This method probably results in the least potential for bias: it not only makes clear the interpretation and interpolation, it enforces consistency of usage through reusable code. As written (however) the code maximally restricts the latitude available to the individual modeler. (Of course, additional interpolation methods can be written into such a code base, somewhat alleviating that issue.)
Method 3: Reimplementation
Noting that the reference supplies (in turn) a reference for the specific model used to generate the adiabatic temperatures, we could obtain that second reference (NASA Sp-3011, 1964) and implement the model ourselves. This would (of course) entail validation of that new implementation; reference 1 includes only a subset of the data required to do so. I do not presently have access to the secondary reference, so cannot fully develop this approach.
Method 4: Reference
Poferl, Davis J., et al, “Thermodynamic and Transport Properties of Air and the Combustion Products of Natural Gas and of ASTM-A-1 Fuel with Air” (NASA TN D-5452); National Aeronautics and Space Administration, Washington, D.C., October 1969); Table III.
“By reference” is the most complete method with regard to any limitations on interpretation because it makes none. It is also the least useful in terms of data storage or actual analytical calculations. Note that the other evaluation methods effectively incorporate this method through their traceability.
A Note With Regard to Uncertainty and Limits of Applicability:
Uncertainty should be quoted along with the nominal values as shown above. All four methods should admit to uncertainty with respect to the reference’s limited test data. Both of the first two methods are also impacted by uncertainty propagated through the modeling of the secondary reference.

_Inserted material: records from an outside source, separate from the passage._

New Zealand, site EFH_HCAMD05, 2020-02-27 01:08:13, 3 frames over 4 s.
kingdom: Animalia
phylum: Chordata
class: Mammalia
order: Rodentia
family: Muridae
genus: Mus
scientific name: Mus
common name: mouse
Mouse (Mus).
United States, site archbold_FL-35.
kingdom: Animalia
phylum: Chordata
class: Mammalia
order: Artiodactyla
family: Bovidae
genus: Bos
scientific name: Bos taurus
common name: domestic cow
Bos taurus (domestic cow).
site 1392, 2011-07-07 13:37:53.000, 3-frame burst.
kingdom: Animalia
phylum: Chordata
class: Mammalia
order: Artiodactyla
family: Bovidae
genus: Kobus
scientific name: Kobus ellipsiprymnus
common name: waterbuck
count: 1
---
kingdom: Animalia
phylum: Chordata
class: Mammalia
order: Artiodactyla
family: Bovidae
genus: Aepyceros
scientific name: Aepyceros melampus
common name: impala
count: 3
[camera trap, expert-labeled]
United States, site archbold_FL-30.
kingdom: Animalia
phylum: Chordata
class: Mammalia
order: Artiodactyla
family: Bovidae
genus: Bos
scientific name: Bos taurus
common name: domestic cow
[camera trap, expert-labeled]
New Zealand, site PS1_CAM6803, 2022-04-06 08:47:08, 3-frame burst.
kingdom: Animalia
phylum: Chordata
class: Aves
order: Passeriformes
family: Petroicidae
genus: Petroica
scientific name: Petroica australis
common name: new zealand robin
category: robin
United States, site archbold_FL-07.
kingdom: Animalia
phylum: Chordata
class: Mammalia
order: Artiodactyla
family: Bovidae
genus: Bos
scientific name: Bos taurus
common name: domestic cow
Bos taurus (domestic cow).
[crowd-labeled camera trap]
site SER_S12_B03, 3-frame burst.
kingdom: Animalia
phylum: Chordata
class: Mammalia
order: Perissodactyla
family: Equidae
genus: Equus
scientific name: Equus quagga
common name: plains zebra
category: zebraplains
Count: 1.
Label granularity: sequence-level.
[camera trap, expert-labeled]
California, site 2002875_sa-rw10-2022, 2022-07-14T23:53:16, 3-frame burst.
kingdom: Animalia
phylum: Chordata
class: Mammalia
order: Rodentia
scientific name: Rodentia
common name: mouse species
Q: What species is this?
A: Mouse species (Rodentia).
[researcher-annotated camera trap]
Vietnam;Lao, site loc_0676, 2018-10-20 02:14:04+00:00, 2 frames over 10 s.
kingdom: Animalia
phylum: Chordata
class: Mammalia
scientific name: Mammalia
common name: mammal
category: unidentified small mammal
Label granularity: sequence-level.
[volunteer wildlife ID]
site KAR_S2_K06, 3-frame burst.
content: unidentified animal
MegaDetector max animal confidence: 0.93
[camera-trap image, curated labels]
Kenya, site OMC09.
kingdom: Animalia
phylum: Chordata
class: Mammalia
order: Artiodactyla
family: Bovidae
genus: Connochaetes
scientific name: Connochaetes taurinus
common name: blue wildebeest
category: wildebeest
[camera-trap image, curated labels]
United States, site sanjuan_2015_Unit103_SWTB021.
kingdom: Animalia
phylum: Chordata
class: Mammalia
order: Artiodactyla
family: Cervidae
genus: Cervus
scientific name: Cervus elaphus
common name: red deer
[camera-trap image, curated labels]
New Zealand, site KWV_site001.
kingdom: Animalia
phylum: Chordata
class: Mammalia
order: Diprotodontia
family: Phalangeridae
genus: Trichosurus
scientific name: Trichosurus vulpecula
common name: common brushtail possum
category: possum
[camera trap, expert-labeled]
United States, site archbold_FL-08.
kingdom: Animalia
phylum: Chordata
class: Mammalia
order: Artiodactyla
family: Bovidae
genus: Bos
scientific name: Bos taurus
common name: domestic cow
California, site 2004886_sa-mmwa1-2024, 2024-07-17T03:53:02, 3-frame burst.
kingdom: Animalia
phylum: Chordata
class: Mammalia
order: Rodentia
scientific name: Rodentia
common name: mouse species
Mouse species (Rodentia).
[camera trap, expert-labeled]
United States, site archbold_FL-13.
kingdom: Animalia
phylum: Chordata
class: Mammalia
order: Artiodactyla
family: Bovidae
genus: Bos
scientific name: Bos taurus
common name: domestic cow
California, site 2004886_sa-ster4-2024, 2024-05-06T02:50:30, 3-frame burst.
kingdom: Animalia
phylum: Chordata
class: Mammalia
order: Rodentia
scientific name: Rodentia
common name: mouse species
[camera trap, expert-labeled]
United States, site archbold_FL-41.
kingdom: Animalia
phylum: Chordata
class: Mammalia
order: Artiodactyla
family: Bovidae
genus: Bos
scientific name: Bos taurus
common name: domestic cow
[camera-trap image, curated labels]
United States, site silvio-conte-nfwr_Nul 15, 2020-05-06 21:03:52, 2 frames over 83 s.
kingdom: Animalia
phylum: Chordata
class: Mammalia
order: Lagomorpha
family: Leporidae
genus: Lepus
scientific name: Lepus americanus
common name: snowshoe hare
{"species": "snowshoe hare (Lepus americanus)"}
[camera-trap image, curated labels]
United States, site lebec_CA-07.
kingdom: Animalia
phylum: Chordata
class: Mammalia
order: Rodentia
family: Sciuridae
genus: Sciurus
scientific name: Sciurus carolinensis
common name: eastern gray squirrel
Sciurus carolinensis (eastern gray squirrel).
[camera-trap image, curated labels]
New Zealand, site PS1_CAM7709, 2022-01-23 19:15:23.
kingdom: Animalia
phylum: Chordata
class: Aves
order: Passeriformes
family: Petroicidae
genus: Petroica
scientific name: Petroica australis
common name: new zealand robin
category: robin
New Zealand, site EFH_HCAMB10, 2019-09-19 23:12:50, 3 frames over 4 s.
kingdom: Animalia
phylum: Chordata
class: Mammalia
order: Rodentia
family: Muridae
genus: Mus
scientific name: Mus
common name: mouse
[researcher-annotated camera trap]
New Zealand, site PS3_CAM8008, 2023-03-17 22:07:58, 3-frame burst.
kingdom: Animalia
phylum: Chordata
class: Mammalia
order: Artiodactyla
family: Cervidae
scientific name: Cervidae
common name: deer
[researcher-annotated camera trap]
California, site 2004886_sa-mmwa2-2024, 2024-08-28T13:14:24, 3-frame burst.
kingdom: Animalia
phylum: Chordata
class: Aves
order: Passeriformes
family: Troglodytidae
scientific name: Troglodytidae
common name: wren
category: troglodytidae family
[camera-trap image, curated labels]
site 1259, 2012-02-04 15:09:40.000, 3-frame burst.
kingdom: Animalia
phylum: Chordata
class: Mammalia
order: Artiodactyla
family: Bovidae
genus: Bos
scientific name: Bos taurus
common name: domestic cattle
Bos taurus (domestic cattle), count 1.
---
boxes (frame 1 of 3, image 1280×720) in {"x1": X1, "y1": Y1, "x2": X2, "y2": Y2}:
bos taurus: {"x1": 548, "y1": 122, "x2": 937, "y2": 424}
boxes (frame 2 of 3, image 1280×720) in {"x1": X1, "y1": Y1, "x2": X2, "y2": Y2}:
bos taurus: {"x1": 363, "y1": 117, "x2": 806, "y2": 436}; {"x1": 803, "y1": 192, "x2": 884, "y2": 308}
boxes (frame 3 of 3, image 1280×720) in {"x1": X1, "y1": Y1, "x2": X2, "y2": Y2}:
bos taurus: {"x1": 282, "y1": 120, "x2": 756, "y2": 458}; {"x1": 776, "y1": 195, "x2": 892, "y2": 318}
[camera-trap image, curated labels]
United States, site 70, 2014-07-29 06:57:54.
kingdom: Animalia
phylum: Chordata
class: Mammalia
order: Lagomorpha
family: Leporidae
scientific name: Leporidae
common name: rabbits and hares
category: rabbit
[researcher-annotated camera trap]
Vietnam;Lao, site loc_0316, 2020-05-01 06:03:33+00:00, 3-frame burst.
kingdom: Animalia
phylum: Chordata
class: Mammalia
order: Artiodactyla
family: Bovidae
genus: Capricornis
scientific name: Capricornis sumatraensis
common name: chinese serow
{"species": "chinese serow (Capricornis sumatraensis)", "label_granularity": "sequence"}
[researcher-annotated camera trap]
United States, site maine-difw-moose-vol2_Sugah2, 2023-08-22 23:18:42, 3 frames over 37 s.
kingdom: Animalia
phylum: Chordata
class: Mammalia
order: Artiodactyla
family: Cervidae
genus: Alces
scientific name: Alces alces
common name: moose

Note that, as implemented, the second method incorporates the uncertainty added by the regression technique: the modeler can (and should) consider the confidence interval question, and implement accordingly. The statistical component of uncertainty can be dealt with in worst-case analysis by using an offset. If (however) different “directions” of uncertainty are “worst case” for different issues, a Monte Carlo analysis would be more appropriate, selecting randomly within the desired confidence interval on each of many model executions.
All four methods are susceptible to misuse with regard to limits: none contain information regarding initial temperatures different from 298K, for pressures other than those given, or for F/A above 0.06. If implemented as a model, either method has to “handle” the issue, whether clamping, extrapolating, or throwing an error (see the crude input checking of the code in Method 2 for a simplistic example).
Footnotes
- Poferl, Davis J., et al, “Thermodynamic and Transport Properties of Air and the Combustion Products of Natural Gas and of ASTM-A-1 Fuel with Air” (NASA TN D-5452); National Aeronautics and Space Administration, Washington, D.C., October 1969[↩]
- Fuel/Air Ratio)[↩]
- For a given set of circumstances (see below).[↩]
- By me![↩]
- From the reference’s table III[↩]
- Because I’m lazy, that’s why.[↩]